Menggunakan template perintah

Saat membuat konten dengan perintah yang lebih kompleks, gunakan template perintah untuk menyusun permintaan Anda. Template perintah memungkinkan Anda menentukan input dari peran tertentu, seperti user atau model, dan merupakan format yang diperlukan untuk mengelola interaksi chat multi-giliran dengan model Gemma. Contoh kode berikut menunjukkan cara membuat template perintah untuk Gemma:

from transformers import GenerationConfig
config = GenerationConfig.from_pretrained(MODEL_ID)
config.max_new_tokens = 512

messages = [
    {
        "role": "user",
        "content": [
            {"type": "text", "text": "Write a short poem about the Kraken."},
        ]
    }
]

output = txt_pipe(messages, return_full_text=False, generation_config=config)
print(output[0]['generated_text'])
From sunless depths, a shadow stirs,
Where ocean's crushing silence blurs.
A titan sleeps in inky night,
With tentacles of dreadful might.

A hundred arms, a crushing hold,
A legend whispered, ages old.
The deep's dark king, a monstrous grace,
The Kraken claims its watery space.

Percakapan multi-giliran

Dalam penyiapan multi-turn, histori percakapan dipertahankan sebagai urutan peran user dan model yang bergantian.
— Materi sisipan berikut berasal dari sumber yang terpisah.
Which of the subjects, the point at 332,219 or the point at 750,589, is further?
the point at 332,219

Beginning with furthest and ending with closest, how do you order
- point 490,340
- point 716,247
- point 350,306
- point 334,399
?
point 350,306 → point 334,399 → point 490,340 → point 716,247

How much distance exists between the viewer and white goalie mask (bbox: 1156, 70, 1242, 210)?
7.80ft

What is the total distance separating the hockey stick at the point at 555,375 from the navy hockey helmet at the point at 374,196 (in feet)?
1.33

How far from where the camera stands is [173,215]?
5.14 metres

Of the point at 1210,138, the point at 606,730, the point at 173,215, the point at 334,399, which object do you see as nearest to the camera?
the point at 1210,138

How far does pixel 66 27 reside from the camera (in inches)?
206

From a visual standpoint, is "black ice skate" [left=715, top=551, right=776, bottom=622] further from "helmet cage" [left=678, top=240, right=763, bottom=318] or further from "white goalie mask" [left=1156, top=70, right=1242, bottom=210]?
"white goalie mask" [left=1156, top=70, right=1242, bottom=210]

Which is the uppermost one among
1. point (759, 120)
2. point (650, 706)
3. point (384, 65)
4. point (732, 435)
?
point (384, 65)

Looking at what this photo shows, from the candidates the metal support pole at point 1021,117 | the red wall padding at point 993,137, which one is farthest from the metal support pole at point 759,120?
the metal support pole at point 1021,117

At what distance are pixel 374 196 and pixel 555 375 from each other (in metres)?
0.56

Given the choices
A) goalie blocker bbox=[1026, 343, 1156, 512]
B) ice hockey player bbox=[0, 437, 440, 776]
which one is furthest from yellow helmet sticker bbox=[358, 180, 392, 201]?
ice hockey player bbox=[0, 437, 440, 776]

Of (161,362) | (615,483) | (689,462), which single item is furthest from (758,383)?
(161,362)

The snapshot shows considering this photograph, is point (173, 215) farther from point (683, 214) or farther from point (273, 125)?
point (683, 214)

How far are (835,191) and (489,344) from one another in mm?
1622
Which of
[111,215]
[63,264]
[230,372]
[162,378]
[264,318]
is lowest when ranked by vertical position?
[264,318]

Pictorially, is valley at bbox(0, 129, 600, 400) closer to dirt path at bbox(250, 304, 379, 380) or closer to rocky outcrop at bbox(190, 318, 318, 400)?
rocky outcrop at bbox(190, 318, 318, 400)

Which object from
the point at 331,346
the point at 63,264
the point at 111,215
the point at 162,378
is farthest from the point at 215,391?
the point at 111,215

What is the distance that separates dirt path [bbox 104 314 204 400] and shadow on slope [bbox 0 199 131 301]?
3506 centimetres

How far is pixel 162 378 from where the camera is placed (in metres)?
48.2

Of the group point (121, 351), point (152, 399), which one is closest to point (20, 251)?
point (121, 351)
Daftar kumulatif ini berfungsi sebagai memori model, memastikan bahwa setiap output baru dipengaruhi oleh dialog sebelumnya.

import dialog
from transformers import GenerationConfig
config = GenerationConfig.from_pretrained(MODEL_ID)
config.max_new_tokens = 512

# User turn #1
conv = dialog.Conversation(
    dialog.User("Write a short poem about the Kraken.")
)

# Model response #1
output = txt_pipe(text_inputs=conv.as_text(), return_full_text=False, generation_config=config)
conv += dialog.Model(output[0]['generated_text'])

# User turn #2
conv += dialog.User("Now with the Siren.")

# Model response #2
output = txt_pipe(text_inputs=conv.as_text(), return_full_text=False, generation_config=config)
conv += dialog.Model(output[0]['generated_text'])

print(conv.as_text())
conv.show()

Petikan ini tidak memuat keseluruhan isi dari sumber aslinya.